North-Central - 52nd Annual Meeting

Paper No. 39-3
Presentation Time: 2:15 PM

SPATIAL VARIABILITY IN THE VERTICAL CONNECTIVITY OF TILL CONFINING BEDS: EXAMPLES FROM THE NEW ULM FORMATION IN CENTRAL MINNESOTA


WITT, Alyssa1, SIMPKINS, William W.2, BLUM, Justin3, TROST, Jared J.4, BERG, Andrew4 and STARK, James4, (1)U.S. Geological Survey, Minnesota Water Science Center, 2280 Woodale Drive, Mounds View, MN 55112; now at Golder Associates, 18300 NE Union Hill Road, Suite 200, Redmond, WA 98052, (2)Department of Geological and Atmospheric Sciences, Iowa State University, 2237 Osborn Drive, Iowa State University, Ames, IA 50011, (3)Minnesota Department of Health, 625 Robert St. N, St. Paul, MN 55164, (4)U.S. Geological Survey, Minnesota Water Science Center, 2280 Woodale Drive, Mounds View, MN 55112

Buried glacigenic aquifers of finite extent comprise an important water supply for Minnesota. Knowing the source of water for these confined aquifers and their contamination susceptibility is essential to evaluating sustainability. In 2014, the USGS Upper Midwest Water Science Center, in cooperation with Iowa State University and three State of Minnesota agencies, initiated a project to characterize buried glacigenic aquifers and properties of till confining beds (aquitards). Two piezometer nests were installed in till and an underlying glacigenic aquifer in the Des Moines lobe at Litchfield.
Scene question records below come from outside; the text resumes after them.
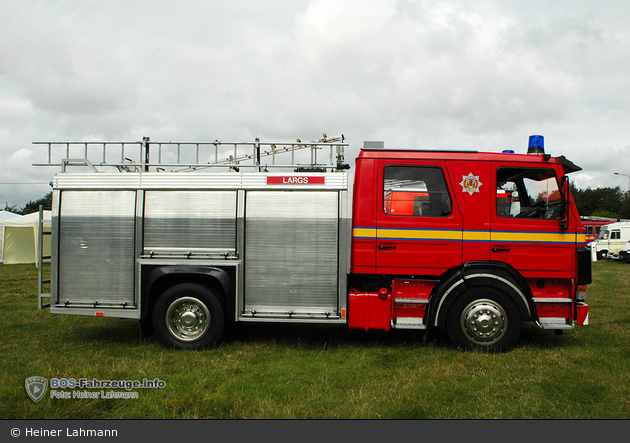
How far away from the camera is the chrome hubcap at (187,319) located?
552 cm

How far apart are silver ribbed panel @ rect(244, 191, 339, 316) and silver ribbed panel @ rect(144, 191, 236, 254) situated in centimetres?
29

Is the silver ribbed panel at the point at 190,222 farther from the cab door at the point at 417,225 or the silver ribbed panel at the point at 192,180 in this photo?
the cab door at the point at 417,225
Eleven piezometers were installed at LFO1 and LFO2 at depths between 20 and 162 ft. Nest LFO1 has 40 ft of glaciolacustrine sediment overlying 151 ft of unoxidized, loamy till of the New Ulm Formation, Villard Member (NVT). At the LFO2 nest located in the municipal well field, 16 ft of oxidized, loamy NVT overlies 97 ft of unoxidized NVT. Fractures were observed in till core at both nests. The nests are only 2200 ft apart, yet the properties and hydraulic response of the confining bed vary between them. During daily pumping of city wells, hydraulic heads in piezometers in till at LFO2 were unresponsive, whereas hydraulic heads at LFO1 in the bottom 25 ft of the till declined. During the aquifer test, hydraulic heads in the till piezometers at LFO2 were also unresponsive, but they declined in all three till piezometers at LFO1, allowing estimation of vertical hydraulic conductivity, Kv (4E-09 m/s;1E-03 ft/d) and leakage factor, L (10,800 ft). Horizontal hydraulic conductivity (Kh) from slug tests is two orders of magnitude lower at LFO2 (Kh=2E-09 m/s; 6E-04 ft/d) than at LFO1 (Kh=8E-07 m/s; 0.23 ft/d). Steeper hydraulic gradients (downward) also occur at LFO2, as might be expected. Cl concentrations and Cl/Br ratios in the till suggest anthropogenic contamination at depth at both nests. An enriched 3H value at LFO1 of 16.08 tritium units (TU) at 95 ft suggests young (1970s) groundwater, which is at odds with the estimated travel time to that depth. Glacial-age water is absent at both nests, based on δ18O and δ2H data. In total, multiple lines of evidence at this site suggest a greater vertical connectivity in the till confining bed at LFO1, likely due to better-connected fractures. Fracture-flow modeling is underway to test that hypothesis.